Ask questions about your build! Having trouble printing a particular part? Having trouble getting parts to fit? Trouble sourcing non-printed parts? I am here to help
I stumbled upon this build while looking for complicated mechanisms to test out the capabilities of the FormLabs Form 2 in making precision mechanical components/systems. I think there is little question that a Curta fits that build.
However I note that this build is based around using Fused Filament prints. I'm wondering, for those who are already familiar with the 3d geometry and the development of these cad models, what further consideration should be taken in attempting to print the components using an SLA printer. Should the extra "stock on" of the 3d models be reduced, or eliminated? As I understand it the interfacing components in the models are designed to have interference, with the intent of manually grinding the surfaces to match. I'm wondering if it is practical to reduce this stock on.
Additionally, what would be the bottle neck to scaling the build down? Would a 2:1 assembly be practical? Obviously all the non-printed components such as hardware, bearings, springs, etc would have to be re-assessed and new components sized. I imagine the entire assembly would need to be redesigned as opposed to simply scaling the solids and hitting the go button. My question is, would such a thing be practical? What trial components/fits could one start with to substantiate that the redesign of the assembly to a different scale would not be a wasted effort?
Any and all feedback is welcome. Thank you.
I am just starting this amazing project and have a few parts printed. However, I am having a little trouble sourcing the springs. Especially the ones linked on eBay because they are out of stock. Have been doing some searching but can't come up with anything. Anybody get their springs elsewhere?

Information provided →
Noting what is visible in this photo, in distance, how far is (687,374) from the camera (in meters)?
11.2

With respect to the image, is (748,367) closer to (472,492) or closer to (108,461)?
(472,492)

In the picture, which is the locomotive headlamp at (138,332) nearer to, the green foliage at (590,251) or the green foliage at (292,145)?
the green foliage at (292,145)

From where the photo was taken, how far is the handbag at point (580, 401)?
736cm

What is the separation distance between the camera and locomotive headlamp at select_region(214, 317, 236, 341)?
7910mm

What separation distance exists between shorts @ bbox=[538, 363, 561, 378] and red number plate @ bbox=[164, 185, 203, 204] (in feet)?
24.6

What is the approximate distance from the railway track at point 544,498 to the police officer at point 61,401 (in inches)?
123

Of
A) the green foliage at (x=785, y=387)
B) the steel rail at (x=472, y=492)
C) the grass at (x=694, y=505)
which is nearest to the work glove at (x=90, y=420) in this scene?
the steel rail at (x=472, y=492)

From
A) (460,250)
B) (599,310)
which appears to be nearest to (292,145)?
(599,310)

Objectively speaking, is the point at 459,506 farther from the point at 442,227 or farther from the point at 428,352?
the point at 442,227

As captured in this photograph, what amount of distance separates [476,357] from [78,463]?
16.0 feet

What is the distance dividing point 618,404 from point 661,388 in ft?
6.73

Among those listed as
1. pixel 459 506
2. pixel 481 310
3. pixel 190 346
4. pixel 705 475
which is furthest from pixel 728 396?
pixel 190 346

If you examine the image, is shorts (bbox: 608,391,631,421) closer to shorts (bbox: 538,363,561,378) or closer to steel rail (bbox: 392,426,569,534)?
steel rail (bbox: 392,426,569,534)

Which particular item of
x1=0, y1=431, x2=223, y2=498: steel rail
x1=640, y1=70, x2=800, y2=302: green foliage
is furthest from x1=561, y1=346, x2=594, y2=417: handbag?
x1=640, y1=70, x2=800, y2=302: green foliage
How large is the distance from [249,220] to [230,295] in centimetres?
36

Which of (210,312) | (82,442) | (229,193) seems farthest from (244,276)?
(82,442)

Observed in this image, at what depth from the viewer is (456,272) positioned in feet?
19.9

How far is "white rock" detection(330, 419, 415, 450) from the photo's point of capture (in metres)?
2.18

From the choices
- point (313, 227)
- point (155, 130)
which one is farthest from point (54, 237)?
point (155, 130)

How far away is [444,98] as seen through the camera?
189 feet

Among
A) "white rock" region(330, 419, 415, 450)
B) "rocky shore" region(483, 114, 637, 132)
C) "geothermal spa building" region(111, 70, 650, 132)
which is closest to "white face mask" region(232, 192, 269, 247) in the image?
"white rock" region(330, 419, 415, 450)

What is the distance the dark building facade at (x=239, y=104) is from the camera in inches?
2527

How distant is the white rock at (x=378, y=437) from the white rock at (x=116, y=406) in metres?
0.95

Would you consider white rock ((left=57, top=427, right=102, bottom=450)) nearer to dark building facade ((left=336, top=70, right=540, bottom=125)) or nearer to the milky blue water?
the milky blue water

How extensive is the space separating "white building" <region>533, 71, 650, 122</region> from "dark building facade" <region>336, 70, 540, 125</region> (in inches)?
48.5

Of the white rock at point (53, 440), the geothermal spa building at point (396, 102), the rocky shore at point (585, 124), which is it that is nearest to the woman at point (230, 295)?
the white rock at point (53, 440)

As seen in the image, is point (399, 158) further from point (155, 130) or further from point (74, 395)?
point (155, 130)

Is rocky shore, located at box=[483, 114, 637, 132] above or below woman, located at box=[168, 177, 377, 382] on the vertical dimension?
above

Given task →
Reproduce the Curta text from "Any and all" up to and including "their springs elsewhere?", substituting "Amazon" for "eBay". The lines above are separate material and have no connection to the text about the printed Curta.

Answer →
Any and all feedback is welcome. Thank you.
I am just starting this amazing project and have a few parts printed. However, I am having a little trouble sourcing the springs. Especially the ones linked on Amazon because they are out of stock. Have been doing some searching but can't come up with anything. Anybody get their springs elsewhere?